What is your biggest goal? Where do you see yourself in 5 years from now?
My biggest goal, in the near term, is to complete what we have started at Lendi Group — to build a genuinely AI-native financial services platform that changes the experience of buying and owning property in Australia in ways that are felt by real people making real decisions. We are targeting June 2026 for full AI-native operation, and the ambition beyond that is to scale what we are building into something that defines the standard for intelligent financial services in this market and potentially beyond. In five years, I see myself continuing to operate at the intersection of technology strategy, business transformation, and people leadership — whether that is continuing to grow within Lendi Group as it scales, or taking those capabilities into a broader context. I am deeply committed to the Australian technology ecosystem, and I believe there is a generational opportunity right now for Australian organisations to compete globally on the strength of their AI capabilities, not just their market access. On a personal level, I want to continue investing in the next generation of technology leaders — mentoring, contributing to the dialogue on responsible AI and cybersecurity, and helping to raise the standard of technology leadership in Australia. The recognition I have received through forums like the Australian Cyber Awards reinforces my conviction that leadership in this domain carries an obligation to give back, and that is something I intend to do with increasing commitment over the next five years.

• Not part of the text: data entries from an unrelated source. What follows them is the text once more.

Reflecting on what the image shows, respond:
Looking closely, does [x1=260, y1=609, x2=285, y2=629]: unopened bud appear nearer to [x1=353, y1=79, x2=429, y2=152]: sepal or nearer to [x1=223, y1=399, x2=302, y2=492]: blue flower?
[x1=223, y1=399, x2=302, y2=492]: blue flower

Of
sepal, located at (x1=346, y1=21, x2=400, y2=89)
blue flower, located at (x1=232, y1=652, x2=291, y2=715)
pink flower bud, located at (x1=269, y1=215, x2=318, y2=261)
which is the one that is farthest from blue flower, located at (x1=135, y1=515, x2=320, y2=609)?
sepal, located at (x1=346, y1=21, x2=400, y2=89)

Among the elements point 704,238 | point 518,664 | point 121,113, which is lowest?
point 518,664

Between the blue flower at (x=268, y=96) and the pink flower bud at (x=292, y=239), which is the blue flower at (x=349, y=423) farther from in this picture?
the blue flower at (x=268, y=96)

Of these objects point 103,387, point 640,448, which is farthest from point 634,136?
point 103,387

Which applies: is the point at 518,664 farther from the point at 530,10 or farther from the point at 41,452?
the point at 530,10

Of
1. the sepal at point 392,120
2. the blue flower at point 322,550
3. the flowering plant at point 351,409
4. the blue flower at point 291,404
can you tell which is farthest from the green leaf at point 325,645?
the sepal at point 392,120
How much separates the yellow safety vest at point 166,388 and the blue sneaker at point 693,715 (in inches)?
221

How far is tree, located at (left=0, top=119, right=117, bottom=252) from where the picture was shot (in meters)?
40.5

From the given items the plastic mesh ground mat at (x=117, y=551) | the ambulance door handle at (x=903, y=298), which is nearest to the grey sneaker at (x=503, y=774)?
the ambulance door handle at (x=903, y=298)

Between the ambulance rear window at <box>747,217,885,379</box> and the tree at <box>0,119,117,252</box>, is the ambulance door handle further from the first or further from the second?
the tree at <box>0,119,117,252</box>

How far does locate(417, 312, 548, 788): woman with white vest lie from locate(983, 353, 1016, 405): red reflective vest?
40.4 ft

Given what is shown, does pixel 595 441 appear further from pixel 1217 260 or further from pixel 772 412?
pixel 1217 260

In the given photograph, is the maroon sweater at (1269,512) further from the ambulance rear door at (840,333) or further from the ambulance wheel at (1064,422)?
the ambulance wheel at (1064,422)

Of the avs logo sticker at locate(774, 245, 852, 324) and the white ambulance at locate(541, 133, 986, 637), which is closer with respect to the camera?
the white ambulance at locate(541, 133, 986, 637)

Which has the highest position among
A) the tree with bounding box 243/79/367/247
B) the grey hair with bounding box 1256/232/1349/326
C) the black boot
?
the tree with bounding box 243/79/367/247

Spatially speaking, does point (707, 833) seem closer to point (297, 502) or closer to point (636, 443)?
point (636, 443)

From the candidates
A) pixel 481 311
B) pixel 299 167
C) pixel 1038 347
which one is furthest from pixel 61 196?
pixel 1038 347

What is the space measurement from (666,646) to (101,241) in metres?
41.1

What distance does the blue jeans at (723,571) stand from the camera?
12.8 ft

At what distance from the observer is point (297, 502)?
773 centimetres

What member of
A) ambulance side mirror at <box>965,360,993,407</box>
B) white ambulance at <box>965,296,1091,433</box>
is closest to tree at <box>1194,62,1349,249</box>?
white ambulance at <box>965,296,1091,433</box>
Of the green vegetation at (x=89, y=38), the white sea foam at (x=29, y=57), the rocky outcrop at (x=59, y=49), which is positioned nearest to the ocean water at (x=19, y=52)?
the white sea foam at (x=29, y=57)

If you could put one sentence about AI on the wall of every IT and security war room, what would it say, and why is that message critical for leaders today?

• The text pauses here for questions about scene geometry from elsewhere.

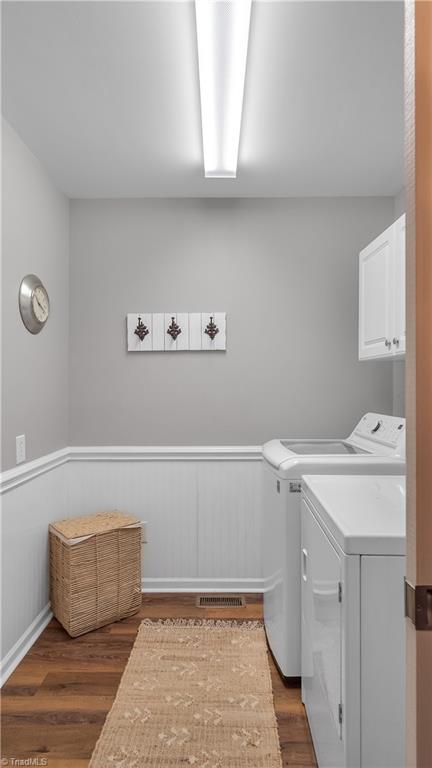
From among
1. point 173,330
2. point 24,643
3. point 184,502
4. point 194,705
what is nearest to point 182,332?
point 173,330

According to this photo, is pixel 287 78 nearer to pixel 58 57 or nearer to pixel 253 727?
pixel 58 57

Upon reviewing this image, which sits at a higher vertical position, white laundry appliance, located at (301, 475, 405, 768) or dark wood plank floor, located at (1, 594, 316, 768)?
white laundry appliance, located at (301, 475, 405, 768)

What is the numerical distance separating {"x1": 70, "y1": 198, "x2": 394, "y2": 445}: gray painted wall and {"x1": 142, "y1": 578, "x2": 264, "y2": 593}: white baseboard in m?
0.86

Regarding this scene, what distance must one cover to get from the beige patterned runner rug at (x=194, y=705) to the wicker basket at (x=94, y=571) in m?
0.24

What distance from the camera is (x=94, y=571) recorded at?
2.67 metres

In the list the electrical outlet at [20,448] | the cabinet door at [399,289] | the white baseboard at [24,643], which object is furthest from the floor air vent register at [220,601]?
the cabinet door at [399,289]

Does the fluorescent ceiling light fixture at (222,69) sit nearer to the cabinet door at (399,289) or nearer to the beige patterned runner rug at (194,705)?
the cabinet door at (399,289)

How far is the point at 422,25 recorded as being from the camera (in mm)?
708

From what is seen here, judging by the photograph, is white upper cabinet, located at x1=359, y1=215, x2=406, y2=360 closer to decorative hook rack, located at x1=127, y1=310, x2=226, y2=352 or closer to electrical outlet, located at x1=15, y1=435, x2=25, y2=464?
decorative hook rack, located at x1=127, y1=310, x2=226, y2=352

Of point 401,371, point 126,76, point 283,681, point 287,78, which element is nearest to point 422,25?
point 287,78

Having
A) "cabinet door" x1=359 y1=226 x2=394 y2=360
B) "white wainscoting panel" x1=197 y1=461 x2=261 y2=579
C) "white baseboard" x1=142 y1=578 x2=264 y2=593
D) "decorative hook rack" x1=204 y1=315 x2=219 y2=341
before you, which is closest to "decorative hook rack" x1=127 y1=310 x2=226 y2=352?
"decorative hook rack" x1=204 y1=315 x2=219 y2=341

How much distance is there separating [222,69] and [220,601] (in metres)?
2.72

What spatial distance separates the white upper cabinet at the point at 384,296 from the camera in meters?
2.23

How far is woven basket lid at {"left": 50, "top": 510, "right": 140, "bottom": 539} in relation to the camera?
2.66 meters
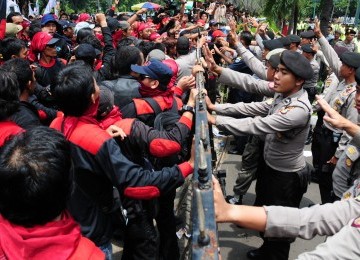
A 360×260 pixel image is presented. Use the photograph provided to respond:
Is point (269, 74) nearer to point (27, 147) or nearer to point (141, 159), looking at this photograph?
point (141, 159)

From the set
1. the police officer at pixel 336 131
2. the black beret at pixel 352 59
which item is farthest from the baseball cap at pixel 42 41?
the black beret at pixel 352 59

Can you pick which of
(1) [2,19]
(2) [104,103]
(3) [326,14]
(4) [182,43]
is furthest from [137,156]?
(3) [326,14]

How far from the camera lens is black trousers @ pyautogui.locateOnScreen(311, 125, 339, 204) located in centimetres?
395

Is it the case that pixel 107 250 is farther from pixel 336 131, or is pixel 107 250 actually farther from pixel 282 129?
pixel 336 131

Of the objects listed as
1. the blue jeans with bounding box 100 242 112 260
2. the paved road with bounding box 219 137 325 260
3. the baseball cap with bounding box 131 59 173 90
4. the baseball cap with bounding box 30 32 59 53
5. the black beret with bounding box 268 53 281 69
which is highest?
the baseball cap with bounding box 131 59 173 90

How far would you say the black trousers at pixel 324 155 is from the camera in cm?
395

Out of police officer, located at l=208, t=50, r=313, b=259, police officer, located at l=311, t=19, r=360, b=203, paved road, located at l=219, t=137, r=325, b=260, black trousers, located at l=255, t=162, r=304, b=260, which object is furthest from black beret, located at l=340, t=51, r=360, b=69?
paved road, located at l=219, t=137, r=325, b=260

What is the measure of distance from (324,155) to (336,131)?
15.9 inches

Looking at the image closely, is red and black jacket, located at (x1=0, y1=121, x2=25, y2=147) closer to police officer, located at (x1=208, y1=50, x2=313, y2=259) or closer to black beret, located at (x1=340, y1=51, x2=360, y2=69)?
police officer, located at (x1=208, y1=50, x2=313, y2=259)

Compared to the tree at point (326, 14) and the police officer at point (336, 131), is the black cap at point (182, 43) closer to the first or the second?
the police officer at point (336, 131)

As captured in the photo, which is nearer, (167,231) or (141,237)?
(141,237)

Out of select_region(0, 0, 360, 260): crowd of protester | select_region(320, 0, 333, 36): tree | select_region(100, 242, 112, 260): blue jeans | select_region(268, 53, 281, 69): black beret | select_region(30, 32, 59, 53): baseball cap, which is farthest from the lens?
select_region(320, 0, 333, 36): tree

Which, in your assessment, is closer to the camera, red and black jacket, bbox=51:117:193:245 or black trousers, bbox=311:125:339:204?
red and black jacket, bbox=51:117:193:245

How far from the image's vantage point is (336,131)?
4.15 m
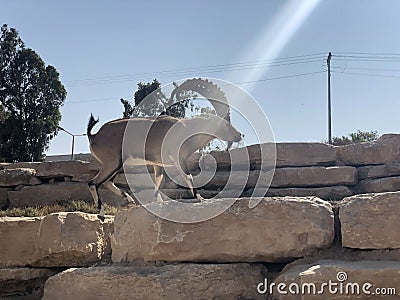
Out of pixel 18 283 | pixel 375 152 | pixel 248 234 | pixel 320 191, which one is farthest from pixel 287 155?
pixel 248 234

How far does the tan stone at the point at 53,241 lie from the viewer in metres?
4.83

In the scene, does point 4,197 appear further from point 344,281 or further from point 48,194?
point 344,281

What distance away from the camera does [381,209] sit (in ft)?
12.1

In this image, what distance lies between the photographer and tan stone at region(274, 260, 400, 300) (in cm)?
338

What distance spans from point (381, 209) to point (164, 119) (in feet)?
13.4

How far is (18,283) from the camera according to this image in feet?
16.1

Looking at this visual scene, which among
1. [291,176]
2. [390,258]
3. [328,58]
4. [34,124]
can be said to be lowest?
[390,258]

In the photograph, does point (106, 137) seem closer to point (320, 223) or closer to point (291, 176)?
point (320, 223)

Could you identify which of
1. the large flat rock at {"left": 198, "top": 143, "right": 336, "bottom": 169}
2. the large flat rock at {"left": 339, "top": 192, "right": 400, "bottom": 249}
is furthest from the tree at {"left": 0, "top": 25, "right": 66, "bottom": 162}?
the large flat rock at {"left": 339, "top": 192, "right": 400, "bottom": 249}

The sentence I would put on every wall is this: AI amplifies what already exists — so the quality of your data, the clarity of your purpose, and the integrity of your controls will determine whether it becomes your greatest asset or your greatest liability. The reason this message is critical is that there is an enormous amount of noise in the current conversation about AI — excitement, fear, hype, and genuine uncertainty — and very little of it is grounded in first principles. Organisations are deploying AI into contexts they do not fully understand, on data foundations they have not adequately cleaned or governed, without clear accountability structures for the decisions those systems make. The result is not neutral: it is actively dangerous, because AI operating on flawed inputs or within weak governance frameworks does not fail quietly — it scales its failures. The antidote is not caution for its own sake. It is disciplined foundational work: investing in data quality, building explainability into AI-powered decisions, embedding security and privacy into the AI architecture from the start, and ensuring that every AI deployment has a clear owner and a clear accountability framework. At Lendi Group, this is exactly the philosophy we have applied — building the operational data layer before deploying the intelligence layer, so that the speed and quality of what we build is grounded in a solid foundation. That sequence matters enormously, and it is a lesson I would share with any leader navigating this terrain.